─── DATASET ROWS

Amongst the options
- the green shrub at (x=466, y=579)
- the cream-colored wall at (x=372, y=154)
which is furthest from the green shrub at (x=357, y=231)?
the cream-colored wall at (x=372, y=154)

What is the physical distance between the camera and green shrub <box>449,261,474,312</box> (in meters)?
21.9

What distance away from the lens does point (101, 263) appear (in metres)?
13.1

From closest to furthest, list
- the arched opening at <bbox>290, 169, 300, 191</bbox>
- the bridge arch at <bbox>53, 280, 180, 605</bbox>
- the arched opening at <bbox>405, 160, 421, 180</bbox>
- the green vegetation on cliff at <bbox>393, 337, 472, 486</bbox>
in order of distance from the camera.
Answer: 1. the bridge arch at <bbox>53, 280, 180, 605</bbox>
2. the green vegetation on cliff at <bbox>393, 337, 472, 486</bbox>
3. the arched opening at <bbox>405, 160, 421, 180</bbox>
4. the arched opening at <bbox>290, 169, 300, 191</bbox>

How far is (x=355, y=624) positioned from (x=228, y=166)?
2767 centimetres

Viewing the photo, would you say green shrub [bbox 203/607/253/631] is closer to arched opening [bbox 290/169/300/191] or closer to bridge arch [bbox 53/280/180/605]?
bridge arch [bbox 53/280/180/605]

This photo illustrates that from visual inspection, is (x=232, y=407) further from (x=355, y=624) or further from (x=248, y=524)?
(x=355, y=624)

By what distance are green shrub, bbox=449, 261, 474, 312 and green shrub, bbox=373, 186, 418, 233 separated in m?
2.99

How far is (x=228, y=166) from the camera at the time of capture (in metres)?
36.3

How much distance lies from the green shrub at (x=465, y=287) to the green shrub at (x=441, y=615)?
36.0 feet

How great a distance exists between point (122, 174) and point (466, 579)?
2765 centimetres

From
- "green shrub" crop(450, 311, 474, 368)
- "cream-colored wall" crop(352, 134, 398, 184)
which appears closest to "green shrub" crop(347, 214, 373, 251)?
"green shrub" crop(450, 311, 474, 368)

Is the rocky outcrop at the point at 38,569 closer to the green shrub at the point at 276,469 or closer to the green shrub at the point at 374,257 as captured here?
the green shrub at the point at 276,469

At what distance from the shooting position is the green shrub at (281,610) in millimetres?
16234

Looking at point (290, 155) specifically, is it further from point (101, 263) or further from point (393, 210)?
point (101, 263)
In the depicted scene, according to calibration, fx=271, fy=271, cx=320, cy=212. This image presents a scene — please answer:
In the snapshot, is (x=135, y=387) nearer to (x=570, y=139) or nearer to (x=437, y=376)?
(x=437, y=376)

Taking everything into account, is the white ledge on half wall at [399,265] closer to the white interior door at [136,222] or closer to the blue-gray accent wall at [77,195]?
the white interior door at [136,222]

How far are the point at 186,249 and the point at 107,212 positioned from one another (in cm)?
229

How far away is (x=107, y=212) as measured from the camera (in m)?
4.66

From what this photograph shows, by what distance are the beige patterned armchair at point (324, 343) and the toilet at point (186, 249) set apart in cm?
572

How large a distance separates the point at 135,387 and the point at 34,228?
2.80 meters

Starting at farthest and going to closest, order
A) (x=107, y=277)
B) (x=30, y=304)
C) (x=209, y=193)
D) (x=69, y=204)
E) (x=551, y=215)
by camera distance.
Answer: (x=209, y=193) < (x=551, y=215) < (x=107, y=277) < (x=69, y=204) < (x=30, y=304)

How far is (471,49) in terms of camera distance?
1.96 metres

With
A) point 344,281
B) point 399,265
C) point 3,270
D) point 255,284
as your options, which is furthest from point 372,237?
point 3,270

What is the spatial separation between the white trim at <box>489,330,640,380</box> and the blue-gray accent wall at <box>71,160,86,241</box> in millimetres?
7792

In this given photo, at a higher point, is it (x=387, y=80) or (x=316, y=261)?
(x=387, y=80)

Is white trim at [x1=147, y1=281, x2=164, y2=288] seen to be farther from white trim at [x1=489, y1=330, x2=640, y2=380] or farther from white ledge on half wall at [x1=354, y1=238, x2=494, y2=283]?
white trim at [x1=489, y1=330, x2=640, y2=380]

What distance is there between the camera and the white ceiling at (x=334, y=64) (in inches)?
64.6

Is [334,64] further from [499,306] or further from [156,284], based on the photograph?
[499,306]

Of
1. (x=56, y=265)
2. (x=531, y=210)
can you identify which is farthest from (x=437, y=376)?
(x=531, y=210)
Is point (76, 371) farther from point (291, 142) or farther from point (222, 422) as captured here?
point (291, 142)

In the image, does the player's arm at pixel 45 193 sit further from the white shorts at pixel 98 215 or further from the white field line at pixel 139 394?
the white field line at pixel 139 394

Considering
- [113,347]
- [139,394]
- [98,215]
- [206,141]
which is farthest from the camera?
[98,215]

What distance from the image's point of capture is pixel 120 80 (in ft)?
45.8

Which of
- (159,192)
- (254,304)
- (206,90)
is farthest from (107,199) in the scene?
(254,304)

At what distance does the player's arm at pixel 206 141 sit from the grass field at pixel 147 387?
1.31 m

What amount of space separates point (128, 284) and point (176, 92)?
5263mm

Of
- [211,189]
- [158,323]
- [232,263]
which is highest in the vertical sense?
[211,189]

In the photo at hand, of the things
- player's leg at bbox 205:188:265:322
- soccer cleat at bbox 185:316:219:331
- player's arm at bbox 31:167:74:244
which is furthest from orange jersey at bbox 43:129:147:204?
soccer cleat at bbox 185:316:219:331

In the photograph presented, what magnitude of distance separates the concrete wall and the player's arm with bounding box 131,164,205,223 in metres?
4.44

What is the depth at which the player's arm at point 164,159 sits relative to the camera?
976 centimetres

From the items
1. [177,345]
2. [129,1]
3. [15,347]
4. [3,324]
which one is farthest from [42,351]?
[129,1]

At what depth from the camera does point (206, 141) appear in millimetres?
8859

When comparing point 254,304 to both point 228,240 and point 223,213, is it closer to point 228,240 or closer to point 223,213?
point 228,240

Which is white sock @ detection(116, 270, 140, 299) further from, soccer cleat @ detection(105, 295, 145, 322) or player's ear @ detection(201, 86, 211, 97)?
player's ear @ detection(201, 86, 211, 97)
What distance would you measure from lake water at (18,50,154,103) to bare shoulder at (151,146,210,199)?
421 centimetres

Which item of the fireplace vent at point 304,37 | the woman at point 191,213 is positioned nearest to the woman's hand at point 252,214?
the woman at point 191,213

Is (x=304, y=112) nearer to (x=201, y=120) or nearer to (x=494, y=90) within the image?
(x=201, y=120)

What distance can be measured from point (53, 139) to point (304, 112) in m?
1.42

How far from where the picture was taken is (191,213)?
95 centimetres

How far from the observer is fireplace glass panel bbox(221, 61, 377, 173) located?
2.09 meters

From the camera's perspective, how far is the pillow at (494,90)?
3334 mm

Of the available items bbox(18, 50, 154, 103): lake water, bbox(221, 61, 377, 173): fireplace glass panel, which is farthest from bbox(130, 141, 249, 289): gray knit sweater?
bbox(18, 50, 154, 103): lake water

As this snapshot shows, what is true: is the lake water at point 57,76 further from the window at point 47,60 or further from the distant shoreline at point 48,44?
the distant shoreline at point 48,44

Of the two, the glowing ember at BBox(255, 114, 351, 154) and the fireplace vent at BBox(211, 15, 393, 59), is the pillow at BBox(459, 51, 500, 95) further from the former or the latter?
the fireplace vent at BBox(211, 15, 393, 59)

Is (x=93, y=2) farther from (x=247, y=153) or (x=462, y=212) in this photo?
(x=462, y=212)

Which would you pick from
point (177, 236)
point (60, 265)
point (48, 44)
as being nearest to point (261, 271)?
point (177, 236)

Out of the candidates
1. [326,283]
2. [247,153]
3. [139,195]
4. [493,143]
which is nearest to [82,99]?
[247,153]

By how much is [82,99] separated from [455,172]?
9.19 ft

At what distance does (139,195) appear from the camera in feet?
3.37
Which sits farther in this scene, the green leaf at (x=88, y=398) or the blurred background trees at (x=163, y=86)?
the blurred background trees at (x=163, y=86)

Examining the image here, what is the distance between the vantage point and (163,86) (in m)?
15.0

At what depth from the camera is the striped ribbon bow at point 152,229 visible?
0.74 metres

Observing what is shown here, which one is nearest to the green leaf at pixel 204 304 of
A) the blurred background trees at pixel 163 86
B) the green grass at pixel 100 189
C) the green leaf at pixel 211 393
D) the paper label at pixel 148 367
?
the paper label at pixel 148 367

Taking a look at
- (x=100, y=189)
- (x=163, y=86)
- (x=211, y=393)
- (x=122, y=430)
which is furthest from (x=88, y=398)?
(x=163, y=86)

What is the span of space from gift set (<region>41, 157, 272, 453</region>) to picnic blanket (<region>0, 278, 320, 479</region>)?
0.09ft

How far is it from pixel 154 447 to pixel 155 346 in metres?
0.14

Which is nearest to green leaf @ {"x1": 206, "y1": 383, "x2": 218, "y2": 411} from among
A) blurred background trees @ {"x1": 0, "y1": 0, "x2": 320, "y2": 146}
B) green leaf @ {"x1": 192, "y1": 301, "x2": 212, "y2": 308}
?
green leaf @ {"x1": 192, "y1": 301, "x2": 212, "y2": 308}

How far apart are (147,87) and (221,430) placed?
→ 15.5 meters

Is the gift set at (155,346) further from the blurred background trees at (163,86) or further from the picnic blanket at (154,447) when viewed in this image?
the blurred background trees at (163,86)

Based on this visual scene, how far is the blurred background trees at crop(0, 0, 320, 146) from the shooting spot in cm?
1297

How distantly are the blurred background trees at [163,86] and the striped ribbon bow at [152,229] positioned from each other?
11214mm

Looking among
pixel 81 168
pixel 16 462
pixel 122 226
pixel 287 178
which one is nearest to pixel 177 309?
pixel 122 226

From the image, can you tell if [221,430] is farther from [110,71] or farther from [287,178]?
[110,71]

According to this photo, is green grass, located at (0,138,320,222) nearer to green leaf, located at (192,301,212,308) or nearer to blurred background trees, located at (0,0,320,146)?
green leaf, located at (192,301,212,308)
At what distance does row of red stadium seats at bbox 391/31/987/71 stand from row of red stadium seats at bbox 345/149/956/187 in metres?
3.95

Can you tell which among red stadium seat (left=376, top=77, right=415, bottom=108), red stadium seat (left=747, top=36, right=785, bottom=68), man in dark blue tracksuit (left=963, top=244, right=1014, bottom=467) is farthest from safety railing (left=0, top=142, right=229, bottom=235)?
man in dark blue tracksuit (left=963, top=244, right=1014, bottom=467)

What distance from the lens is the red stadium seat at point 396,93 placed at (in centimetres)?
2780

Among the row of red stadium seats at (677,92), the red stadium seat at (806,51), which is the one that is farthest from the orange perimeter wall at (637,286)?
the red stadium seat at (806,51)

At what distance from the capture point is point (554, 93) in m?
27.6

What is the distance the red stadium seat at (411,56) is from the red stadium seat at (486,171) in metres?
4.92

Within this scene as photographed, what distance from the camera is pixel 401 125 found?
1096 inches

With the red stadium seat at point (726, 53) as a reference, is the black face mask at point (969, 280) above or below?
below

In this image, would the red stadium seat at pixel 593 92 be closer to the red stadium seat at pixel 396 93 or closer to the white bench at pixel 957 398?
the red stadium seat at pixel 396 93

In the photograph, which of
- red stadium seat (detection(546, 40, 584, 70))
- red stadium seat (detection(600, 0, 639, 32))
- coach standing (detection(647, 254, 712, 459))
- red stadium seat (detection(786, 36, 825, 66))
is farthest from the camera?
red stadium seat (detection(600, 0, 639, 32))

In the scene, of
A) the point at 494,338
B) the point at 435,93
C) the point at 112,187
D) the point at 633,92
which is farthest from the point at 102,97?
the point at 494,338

──────

TASK — Which records run from the line containing "At what distance does the" through the line containing "976 centimetres"? Print those lines verbatim, starting at the first and ending at the second.

IN RESPONSE —
At what distance does the player's arm at pixel 206 141 sit from the grass field at pixel 147 387?
1.31 m

What amount of space separates point (128, 284) and point (176, 92)?
5263mm

Of
- [211,189]
- [158,323]
- [232,263]
which is highest in the vertical sense?
[211,189]

In the photo at hand, of the things
- player's leg at bbox 205:188:265:322
- soccer cleat at bbox 185:316:219:331
- player's arm at bbox 31:167:74:244
which is furthest from orange jersey at bbox 43:129:147:204?
soccer cleat at bbox 185:316:219:331

In the photograph presented, what magnitude of distance separates the concrete wall and the player's arm with bounding box 131,164,205,223 in metres?
4.44

What is the depth at which the player's arm at point 164,159 sits relative to the camera?
976 centimetres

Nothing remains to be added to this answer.